● **WORK TO BE COMPLETED**: Reproduce the records below in full, substituting "cliff wall" for each occurrence of "rock cliff face" and changing nothing else.

### ENTRIES PROVIDED ###

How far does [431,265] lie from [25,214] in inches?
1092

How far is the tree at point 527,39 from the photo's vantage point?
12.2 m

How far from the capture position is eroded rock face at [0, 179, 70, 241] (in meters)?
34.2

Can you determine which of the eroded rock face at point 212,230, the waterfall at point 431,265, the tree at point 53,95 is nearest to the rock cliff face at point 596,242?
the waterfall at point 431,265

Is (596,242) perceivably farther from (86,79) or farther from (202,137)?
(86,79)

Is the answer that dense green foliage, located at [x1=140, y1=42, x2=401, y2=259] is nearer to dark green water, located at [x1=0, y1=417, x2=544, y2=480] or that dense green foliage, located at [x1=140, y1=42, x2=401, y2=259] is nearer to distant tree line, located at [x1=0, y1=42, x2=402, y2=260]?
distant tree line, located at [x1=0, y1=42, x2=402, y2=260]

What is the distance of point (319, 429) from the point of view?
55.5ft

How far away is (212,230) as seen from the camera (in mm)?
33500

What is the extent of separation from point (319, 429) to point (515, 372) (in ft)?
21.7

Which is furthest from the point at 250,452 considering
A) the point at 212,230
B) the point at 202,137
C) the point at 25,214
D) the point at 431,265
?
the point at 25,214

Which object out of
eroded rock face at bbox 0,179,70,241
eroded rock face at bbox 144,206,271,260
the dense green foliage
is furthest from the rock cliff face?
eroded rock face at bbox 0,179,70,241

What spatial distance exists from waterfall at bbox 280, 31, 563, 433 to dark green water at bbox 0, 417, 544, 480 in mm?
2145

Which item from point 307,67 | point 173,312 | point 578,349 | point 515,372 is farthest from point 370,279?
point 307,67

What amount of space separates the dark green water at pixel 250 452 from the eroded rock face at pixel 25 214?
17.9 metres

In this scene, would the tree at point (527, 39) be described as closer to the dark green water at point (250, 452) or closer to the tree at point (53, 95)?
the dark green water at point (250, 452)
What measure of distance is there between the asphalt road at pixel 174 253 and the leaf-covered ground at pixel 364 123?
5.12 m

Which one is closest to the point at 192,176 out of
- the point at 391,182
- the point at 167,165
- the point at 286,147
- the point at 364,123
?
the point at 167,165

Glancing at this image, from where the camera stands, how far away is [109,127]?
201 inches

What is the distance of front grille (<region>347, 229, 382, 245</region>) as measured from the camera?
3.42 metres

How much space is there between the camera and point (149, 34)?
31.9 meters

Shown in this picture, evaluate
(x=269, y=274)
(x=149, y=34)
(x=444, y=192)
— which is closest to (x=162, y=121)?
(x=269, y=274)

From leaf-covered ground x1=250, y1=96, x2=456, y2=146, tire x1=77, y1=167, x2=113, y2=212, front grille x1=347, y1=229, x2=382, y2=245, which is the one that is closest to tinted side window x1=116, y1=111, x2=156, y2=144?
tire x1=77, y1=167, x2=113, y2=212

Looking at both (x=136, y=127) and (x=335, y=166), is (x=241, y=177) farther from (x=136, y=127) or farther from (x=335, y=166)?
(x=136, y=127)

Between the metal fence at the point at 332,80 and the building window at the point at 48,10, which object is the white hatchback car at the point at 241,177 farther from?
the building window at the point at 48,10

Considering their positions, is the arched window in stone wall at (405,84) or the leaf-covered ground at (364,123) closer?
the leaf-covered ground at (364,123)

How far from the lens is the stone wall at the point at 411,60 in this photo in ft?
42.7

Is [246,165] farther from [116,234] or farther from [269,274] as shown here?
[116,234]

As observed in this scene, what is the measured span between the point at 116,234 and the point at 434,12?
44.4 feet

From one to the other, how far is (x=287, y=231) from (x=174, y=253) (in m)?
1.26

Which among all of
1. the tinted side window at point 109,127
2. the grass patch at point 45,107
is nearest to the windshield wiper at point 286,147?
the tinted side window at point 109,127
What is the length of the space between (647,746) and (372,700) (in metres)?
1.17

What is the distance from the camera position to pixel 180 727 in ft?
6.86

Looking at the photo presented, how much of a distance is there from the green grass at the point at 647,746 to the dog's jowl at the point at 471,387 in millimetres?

###

● **RESULT FOR THIS EXERCISE**:
How far does [431,265] lie from [25,214] in inches?
1092

How far is the tree at point 527,39 from the photo's vantage point?
12.2 m

How far from the capture position is eroded rock face at [0, 179, 70, 241] (in meters)?
34.2

Can you determine which of the eroded rock face at point 212,230, the waterfall at point 431,265, the tree at point 53,95 is nearest to the cliff wall at point 596,242?
the waterfall at point 431,265

Is (596,242) perceivably farther from (86,79) or farther from (202,137)?
(86,79)

Is the answer that dense green foliage, located at [x1=140, y1=42, x2=401, y2=259] is nearer to dark green water, located at [x1=0, y1=417, x2=544, y2=480] or that dense green foliage, located at [x1=140, y1=42, x2=401, y2=259] is nearer to distant tree line, located at [x1=0, y1=42, x2=402, y2=260]?
distant tree line, located at [x1=0, y1=42, x2=402, y2=260]

What is the distance of point (319, 429) from the point of view?
55.5ft

How far away is (212,230) as seen from the camera (in mm)?
33500

What is the extent of separation from point (319, 429) to point (515, 372) (in ft)?
21.7

Which is furthest from the point at 250,452 considering
A) the point at 212,230
B) the point at 202,137
C) the point at 25,214
D) the point at 431,265
?
the point at 25,214

Which object out of
eroded rock face at bbox 0,179,70,241
eroded rock face at bbox 144,206,271,260
the dense green foliage
is furthest from the cliff wall?
eroded rock face at bbox 0,179,70,241

What spatial distance exists from waterfall at bbox 280, 31, 563, 433 to dark green water at bbox 0, 417, 544, 480 in mm?
2145

Which item from point 307,67 | point 173,312 | point 578,349 | point 515,372 is farthest from point 370,279?
point 307,67

What amount of space separates the dark green water at pixel 250 452 from the eroded rock face at pixel 25 214?
17.9 metres

In this scene, would the tree at point (527, 39) be described as closer to the dark green water at point (250, 452) or closer to the tree at point (53, 95)?
the dark green water at point (250, 452)
What measure of distance is there between the asphalt road at pixel 174 253 and the leaf-covered ground at pixel 364 123?
5.12 m

Which one is closest to the point at 192,176 out of
- the point at 391,182
- the point at 167,165
- the point at 286,147
- the point at 364,123
?
the point at 167,165

Glancing at this image, from where the camera stands, how far away is [109,127]?
201 inches

What is the distance of front grille (<region>347, 229, 382, 245</region>) as measured from the camera?
3.42 metres

How much space is there between the camera and point (149, 34)?
31.9 meters

Shown in this picture, evaluate
(x=269, y=274)
(x=149, y=34)
(x=444, y=192)
— which is closest to (x=162, y=121)?
(x=269, y=274)

From leaf-covered ground x1=250, y1=96, x2=456, y2=146, tire x1=77, y1=167, x2=113, y2=212, front grille x1=347, y1=229, x2=382, y2=245, which is the one that is closest to tinted side window x1=116, y1=111, x2=156, y2=144?
tire x1=77, y1=167, x2=113, y2=212

Looking at both (x=136, y=127) and (x=335, y=166), is (x=241, y=177) farther from (x=136, y=127) or farther from (x=335, y=166)?
(x=136, y=127)

Between the metal fence at the point at 332,80 and the building window at the point at 48,10, which object is the white hatchback car at the point at 241,177 farther from?
the building window at the point at 48,10

Considering their positions, is the arched window in stone wall at (405,84) or the leaf-covered ground at (364,123) closer?
the leaf-covered ground at (364,123)

How far from the lens is the stone wall at the point at 411,60 in this photo in ft?
42.7

Is [246,165] farther from [116,234] or farther from [269,274] as shown here?
[116,234]

As observed in this scene, what is the measured span between the point at 116,234 and the point at 434,12?
44.4 feet

From one to the other, how far is (x=287, y=231) from (x=174, y=253) (in m)?
1.26

Which among all of
1. the tinted side window at point 109,127
2. the grass patch at point 45,107
is nearest to the windshield wiper at point 286,147?
the tinted side window at point 109,127
What is the length of the space between (647,746) and (372,700) (in metres)?
1.17

What is the distance from the camera position to pixel 180 727 in ft?
6.86

Looking at the photo presented, how much of a distance is there from the green grass at the point at 647,746 to the dog's jowl at the point at 471,387 in millimetres?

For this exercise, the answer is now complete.